#### [How to complete this task]
The line containing "scientific name: Loxodonta africana" marks the end: restate word for word every line from the first line of the entries below through that one.

#### [Collected data]
+---+

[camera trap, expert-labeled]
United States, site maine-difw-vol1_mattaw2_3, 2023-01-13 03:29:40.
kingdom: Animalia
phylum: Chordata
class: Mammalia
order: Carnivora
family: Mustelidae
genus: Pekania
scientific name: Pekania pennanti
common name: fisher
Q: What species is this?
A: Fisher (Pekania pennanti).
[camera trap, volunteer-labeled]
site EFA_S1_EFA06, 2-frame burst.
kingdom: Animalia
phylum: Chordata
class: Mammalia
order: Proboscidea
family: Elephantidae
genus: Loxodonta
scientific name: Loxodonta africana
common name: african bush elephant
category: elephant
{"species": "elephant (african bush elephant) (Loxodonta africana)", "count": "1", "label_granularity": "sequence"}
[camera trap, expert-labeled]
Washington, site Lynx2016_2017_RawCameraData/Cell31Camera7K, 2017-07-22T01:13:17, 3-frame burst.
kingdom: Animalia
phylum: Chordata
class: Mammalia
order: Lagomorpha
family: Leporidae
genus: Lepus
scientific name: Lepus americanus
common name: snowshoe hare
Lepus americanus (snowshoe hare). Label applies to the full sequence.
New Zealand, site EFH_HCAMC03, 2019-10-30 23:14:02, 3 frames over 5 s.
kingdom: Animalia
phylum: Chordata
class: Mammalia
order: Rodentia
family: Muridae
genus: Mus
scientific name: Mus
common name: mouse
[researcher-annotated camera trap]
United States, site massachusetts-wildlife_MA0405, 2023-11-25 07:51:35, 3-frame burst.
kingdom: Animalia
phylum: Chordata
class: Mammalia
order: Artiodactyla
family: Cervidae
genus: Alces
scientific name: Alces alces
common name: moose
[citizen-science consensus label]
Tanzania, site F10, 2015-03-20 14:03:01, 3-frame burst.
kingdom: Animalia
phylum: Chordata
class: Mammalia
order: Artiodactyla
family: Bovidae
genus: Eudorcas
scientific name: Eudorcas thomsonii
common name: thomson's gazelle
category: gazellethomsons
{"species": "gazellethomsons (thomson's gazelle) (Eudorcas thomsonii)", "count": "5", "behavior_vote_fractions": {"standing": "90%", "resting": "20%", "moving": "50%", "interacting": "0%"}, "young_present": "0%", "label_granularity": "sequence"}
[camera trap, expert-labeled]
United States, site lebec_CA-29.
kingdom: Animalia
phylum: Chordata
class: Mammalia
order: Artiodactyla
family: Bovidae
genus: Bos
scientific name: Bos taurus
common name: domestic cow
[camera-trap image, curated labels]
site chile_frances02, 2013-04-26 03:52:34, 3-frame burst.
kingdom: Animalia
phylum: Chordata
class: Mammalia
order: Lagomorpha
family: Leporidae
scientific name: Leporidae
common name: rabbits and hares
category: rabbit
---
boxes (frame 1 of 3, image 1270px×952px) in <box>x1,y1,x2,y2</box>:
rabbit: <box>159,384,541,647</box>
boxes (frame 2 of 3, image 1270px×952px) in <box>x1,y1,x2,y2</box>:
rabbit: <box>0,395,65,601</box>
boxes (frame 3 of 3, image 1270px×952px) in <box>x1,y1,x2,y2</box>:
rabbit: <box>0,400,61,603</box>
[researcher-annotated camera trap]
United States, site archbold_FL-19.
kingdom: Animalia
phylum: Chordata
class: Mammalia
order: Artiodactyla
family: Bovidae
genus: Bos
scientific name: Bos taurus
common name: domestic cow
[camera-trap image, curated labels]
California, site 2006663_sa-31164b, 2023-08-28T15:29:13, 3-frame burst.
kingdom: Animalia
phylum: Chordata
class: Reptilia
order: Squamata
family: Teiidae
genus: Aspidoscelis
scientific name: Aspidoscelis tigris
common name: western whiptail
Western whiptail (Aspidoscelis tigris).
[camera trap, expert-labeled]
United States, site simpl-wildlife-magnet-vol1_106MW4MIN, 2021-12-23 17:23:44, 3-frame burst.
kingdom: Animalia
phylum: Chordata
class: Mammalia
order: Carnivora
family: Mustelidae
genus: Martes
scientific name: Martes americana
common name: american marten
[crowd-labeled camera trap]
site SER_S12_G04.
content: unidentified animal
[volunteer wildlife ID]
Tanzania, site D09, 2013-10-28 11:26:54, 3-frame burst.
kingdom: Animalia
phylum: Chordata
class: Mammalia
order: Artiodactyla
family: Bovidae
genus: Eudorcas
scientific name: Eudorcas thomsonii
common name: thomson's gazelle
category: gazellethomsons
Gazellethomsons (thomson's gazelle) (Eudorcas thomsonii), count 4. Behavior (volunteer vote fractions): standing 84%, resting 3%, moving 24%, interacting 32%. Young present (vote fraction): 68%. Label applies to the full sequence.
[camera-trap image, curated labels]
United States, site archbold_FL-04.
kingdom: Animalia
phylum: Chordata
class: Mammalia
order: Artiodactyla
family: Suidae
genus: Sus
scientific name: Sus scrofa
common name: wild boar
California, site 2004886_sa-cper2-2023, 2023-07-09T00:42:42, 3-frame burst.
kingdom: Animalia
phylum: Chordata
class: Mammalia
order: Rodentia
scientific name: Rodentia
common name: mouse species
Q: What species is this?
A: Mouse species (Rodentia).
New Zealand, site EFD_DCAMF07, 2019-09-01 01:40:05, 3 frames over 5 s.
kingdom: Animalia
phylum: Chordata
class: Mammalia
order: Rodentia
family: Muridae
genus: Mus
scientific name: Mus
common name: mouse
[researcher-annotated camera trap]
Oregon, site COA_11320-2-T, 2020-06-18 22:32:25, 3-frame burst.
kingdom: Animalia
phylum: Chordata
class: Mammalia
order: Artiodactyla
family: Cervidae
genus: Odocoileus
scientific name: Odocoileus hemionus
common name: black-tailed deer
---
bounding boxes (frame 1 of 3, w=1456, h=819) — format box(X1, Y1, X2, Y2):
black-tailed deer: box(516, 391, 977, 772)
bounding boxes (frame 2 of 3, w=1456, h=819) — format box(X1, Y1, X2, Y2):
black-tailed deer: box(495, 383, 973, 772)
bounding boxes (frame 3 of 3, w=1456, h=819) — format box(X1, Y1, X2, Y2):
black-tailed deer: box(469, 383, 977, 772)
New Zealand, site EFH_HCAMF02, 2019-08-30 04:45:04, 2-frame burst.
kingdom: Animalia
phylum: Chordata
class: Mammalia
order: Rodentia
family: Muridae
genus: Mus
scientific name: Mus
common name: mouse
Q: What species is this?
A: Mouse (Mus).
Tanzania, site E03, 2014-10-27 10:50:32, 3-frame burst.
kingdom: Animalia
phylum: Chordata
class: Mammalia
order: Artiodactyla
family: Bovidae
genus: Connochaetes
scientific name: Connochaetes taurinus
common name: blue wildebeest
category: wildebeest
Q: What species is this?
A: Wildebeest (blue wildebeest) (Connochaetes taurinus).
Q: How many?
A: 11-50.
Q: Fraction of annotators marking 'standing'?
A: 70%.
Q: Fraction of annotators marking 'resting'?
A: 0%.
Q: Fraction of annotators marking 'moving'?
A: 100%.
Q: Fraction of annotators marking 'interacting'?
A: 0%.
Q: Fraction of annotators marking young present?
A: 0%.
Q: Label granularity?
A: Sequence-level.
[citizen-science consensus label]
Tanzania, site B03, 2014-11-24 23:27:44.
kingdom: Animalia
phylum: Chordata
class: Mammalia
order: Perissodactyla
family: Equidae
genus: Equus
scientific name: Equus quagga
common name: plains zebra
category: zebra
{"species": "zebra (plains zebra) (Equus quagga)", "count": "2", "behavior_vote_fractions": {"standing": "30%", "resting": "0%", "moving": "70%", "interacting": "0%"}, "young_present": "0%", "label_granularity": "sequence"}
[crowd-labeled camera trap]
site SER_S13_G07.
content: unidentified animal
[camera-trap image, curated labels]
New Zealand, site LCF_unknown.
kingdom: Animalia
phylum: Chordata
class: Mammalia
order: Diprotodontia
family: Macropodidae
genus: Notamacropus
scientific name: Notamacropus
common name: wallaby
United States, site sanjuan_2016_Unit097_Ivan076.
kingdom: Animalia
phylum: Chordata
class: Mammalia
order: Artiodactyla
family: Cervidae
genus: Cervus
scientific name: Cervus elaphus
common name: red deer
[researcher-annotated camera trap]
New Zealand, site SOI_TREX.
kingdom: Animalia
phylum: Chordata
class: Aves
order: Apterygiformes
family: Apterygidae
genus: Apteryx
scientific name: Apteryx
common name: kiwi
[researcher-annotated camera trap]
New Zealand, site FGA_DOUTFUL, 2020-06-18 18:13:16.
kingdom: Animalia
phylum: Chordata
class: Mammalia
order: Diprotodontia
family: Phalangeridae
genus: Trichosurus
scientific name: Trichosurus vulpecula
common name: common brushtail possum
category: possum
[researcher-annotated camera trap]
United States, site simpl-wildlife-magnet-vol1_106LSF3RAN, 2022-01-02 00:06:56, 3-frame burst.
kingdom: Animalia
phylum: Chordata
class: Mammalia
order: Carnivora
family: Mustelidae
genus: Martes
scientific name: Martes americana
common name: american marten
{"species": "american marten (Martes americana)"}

+---+

#### [Response area]
[camera trap, expert-labeled]
United States, site maine-difw-vol1_mattaw2_3, 2023-01-13 03:29:40.
kingdom: Animalia
phylum: Chordata
class: Mammalia
order: Carnivora
family: Mustelidae
genus: Pekania
scientific name: Pekania pennanti
common name: fisher
Q: What species is this?
A: Fisher (Pekania pennanti).
[camera trap, volunteer-labeled]
site EFA_S1_EFA06, 2-frame burst.
kingdom: Animalia
phylum: Chordata
class: Mammalia
order: Proboscidea
family: Elephantidae
genus: Loxodonta
scientific name: Loxodonta africana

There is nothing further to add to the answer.